I was watching an interview of Margaret Olley with Jennifer Brockie on ABC Arts ( from 1998 ) and sketched the above picture. I’ve been watching a lot of documentaries and listening to podcasts. I don’t have too much to update here at the moment; just been doing life and banana bread baking and soup making and reading of the books. I’ve had a few sessions with models and I’ve ventured out to exhibitions and artist talks. Slowly getting things back into focus. I’ve been doing a little commission job. Found some great costumes for kidlet and I for halloween.
My mind keeps thinking that the end of the year is already here because I’d set up all these things to do and have done nearly all of them and now I’m like ok it’s done, but 2016 still has a few good months left in it. I’ve been acting a little as if I am on holiday and I’ve not been setting myself any tasks other than the day to day stuff that’s too boring, too personal, to write about here. I am trying to grow my hair – a ponytail for Christmas please. I am trying to eliminate sugar from our diets – sugar is in everything, this seems freaking impossible. I’m trying to get back to work and make the work and be interested and interesting.
Part of me worries that I don’t keep up enough, I don’t make enough, I don’t go to this enough.. Well, I know I don’t go to things nearly enough but that cannot be helped at this life stage. So, the other part of me doesn’t worry about it and thinks that this is fine.
Anyway, the most important thing is that I’ve done the work before the work to make the work.
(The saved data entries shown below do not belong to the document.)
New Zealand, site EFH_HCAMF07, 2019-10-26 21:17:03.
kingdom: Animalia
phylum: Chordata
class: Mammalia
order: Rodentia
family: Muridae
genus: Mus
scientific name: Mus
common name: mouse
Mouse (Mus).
Like, I got the subjects, I got the paper and the ink and now I’ve got to put them altogether and make more beautiful drawings. I keep thinking I should pick up a paint brush or too, but time is limited and with the limits I have to prioritize and drawing is the priority. I still do collect things for paintings, they just tae a whole lot longer to brew, I suppose. It’ll happen. Just in real time, in my time – not internet time. Fast, fast, fast.
So a new week begins, the rain still falls and people still complain.